With the development of emerging sequencing technologies, transcriptome research has entered a new era. Especially between 2008 and 2012, the significant decline in sequencing costs has made it possible to assemble and analyze transcriptomes of many non-model organisms. This change goes beyond finding phenotypic variation in specific organisms, allowing us to more fully understand the diversity and biological mechanisms of life on Earth.
"The greatest benefit of transcriptome assembly is its potential to reveal new proteins and their isoforms that may play key roles in specific biological phenomena."
There are two main methods for transcriptome assembly: de novo assembly and reference-based assembly. For non-model organisms for which a complete genome has not yet been established, de novo transcriptome assembly is obviously a more appropriate choice. This approach does not rely on previous genome sequences, allowing researchers to explore unknown gene transcription information.
In the past, analysis of transcriptome data has relied primarily on comparison to existing reference genomes. However, this approach may not cover all mRNA structural variations, especially when alternative splicing is involved, and many transcript variants may be missed because they cannot be mapped discontinuously to the genome. Therefore, even with a reference genome, it is still necessary to perform a de novo assembly, as the new assembly can recover transcripts that are missing from the reference genome.

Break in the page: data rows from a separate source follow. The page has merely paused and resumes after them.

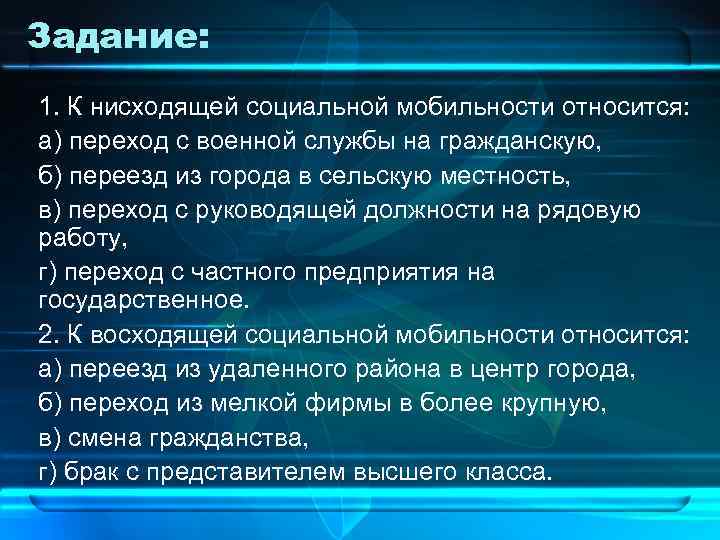 Задание:

1. К нисходящей социальной мобильности относится:

а) переход с военной службы на гражданскую,

б) переезд из города в сельскую местность,

в) переход с руководящей должности на рядовую работу,

г) переход с частного предприятия на государственное.

2. К восходящей социальной мобильности относится:

а) переезд из удаленного района в центр города,

б) переход из мелкой фирмы в более крупную,

в) смена гражданства,

г) брак с представителем высшего класса.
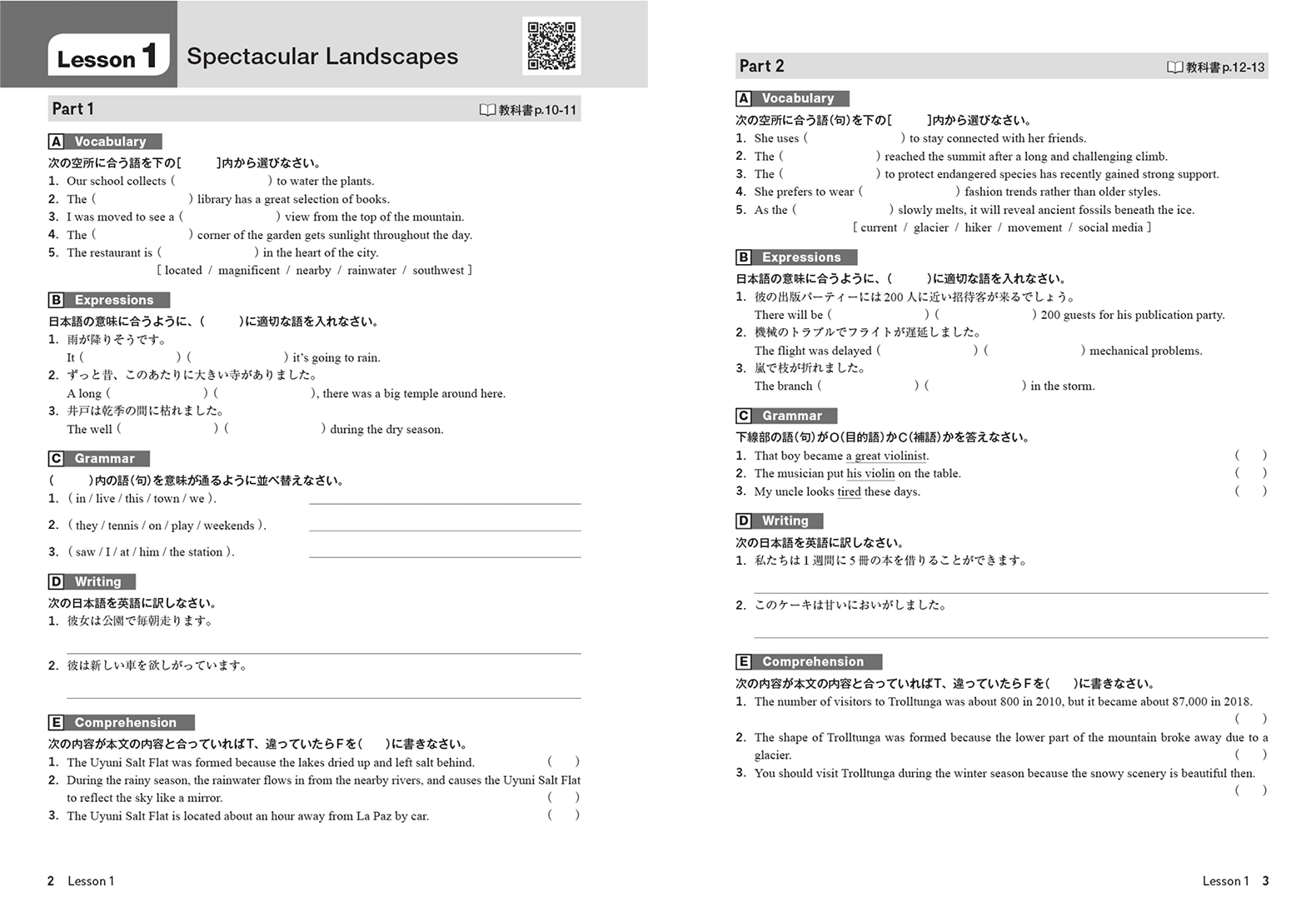 Lesson 1 Spectacular Landscapes

Part 1 教科書p.10-11

A Vocabulary
次の空所に合う語を下の[ ]内から選びなさい。
1. Our school collects ( ) to water the plants.
2. The ( ) library has a great selection of books.
3. I was moved to see a ( ) view from the top of the mountain.
4. The ( ) corner of the garden gets sunlight throughout the day.
5. The restaurant is ( ) in the heart of the city.
[ located / magnificent / nearby / rainwater / southwest ]

B Expressions
日本語の意味に合うように、( )に適切な語を入れなさい。
1. 雨が降りそうです。
It ( ) ( ) it's going to rain.
2. ずっと昔、このあたりに大きい寺がありました。
A long ( ) ( ), there was a big temple around here.
3. 井戸は乾季の間に枯れました。
The well ( ) ( ) during the dry season.

C Grammar
( )内の語(句)を意味が通るように並べ替えなさい。
1. ( in / live / this / town / we ).
2. ( they / tennis / on / play / weekends ).
3. ( saw / I / at / him / the station ).

D Writing
次の日本語を英語に訳しなさい。
1. 彼女は公園で毎朝走ります。
2. 彼は新しい車を欲しがっています。

E Comprehension
次の内容が本文の内容と合っていればT、違っていたらFを( )に書きなさい。
1. The Uyuni Salt Flat was formed because the lakes dried up and left salt behind. ( )
2. During the rainy season, the rainwater flows in from the nearby rivers, and causes the Uyuni Salt Flat to reflect the sky like a mirror. ( )
3. The Uyuni Salt Flat is located about an hour away from La Paz by car. ( )

2 Lesson 1

Part 2 教科書p.12-13

A Vocabulary
次の空所に合う語(句)を下の[ ]内から選びなさい。
1. She uses ( ) to stay connected with her friends.
2. The ( ) reached the summit after a long and challenging climb.
3. The ( ) to protect endangered species has recently gained strong support.
4. She prefers to wear ( ) fashion trends rather than older styles.
5. As the ( ) slowly melts, it will reveal ancient fossils beneath the ice.
[ current / glacier / hiker / movement / social media ]

B Expressions
日本語の意味に合うように、( )に適切な語を入れなさい。
1. 彼の出版パーティーには200人に近い招待客が来るでしょう。
There will be ( ) ( ) 200 guests for his publication party.
2. 機械のトラブルでフライトが遅延しました。
The flight was delayed ( ) ( ) mechanical problems.
3. 嵐で枝が折れました。
The branch ( ) ( ) in the storm.

C Grammar
下線部の語(句)がO(目的語)かC(補語)かを答えなさい。
1. That boy became a great violinist. ( )
2. The musician put his violin on the table. ( )
3. My uncle looks tired these days. ( )

D Writing
次の日本語を英語に訳しなさい。
1. 私たちは1週間に5冊の本を借りることができます。
2. このケーキは甘いにおいがしました。

E Comprehension
次の内容が本文の内容と合っていればT、違っていたらFを( )に書きなさい。
1. The number of visitors to Trolltunga was about 800 in 2010, but it became about 87,000 in 2018. ( )
2. The shape of Trolltunga was formed because the lower part of the mountain broke away due to a glacier. ( )
3. You should visit Trolltunga during the winter season because the snowy scenery is beautiful then. ( )

Lesson 1 3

The coverage depth of the transcriptome can directly reflect the expression level of the gene, while the coverage depth of the genome is usually affected by repetitive sequences. In addition, one of the biggest challenges facing transcriptome assembly is that different transcript variants in the same gene may share exons, which makes their identification more complicated.
After RNA extraction and purification, the samples will be sent to a high-throughput sequencing facility for reverse transcription to obtain a cDNA library. Depending on the platform, these cDNAs will be cut into specific lengths and then sequenced using different technologies, including 454 sequencing, Illumina, and SOLiD.
The sequence data of the transcripts will be assembled into transcripts using a short-read transcript assembly program. Because transcripts can be similar but have amino acid variations, these variations can reflect different protein isoforms. A number of assembly programs can be used to perform this process, but transcriptome assembly presents many unique challenges.
"Most short-read assemblers follow two basic algorithms: overlap graph and de Bruijn graph, with de Bruijn graph being preferred due to its relatively low computational requirements."
Functional annotation of assembled transcripts can provide in-depth understanding of their potential biological functions. Using tools such as Blast2GO, unannotated sequence data can be mined based on gene ontology. This process can help identify the biological processes in which the transcripts are involved and their molecular functions.
Since it is rare to have a good reference genome available, the quality of the assembled sequence needs to be verified by comparing it to the raw reads. Filtering of short sequences is also necessary because these short sequences usually cannot effectively fold into functional proteins.
There are many assembly software available in the market that can be used to generate transcriptomes. For example, tools such as SOAPdenovo-Trans and Trinity have their own unique features. These programs can not only efficiently assemble transcripts, but also account for different splicing events and gene expression levels.
In this rapidly evolving field, the choice of genome or transcriptome assembly method ultimately depends on the researcher's needs and the characteristics of the organism being studied. Each method has its advantages and disadvantages. Have researchers chosen a research path that best suits their needs?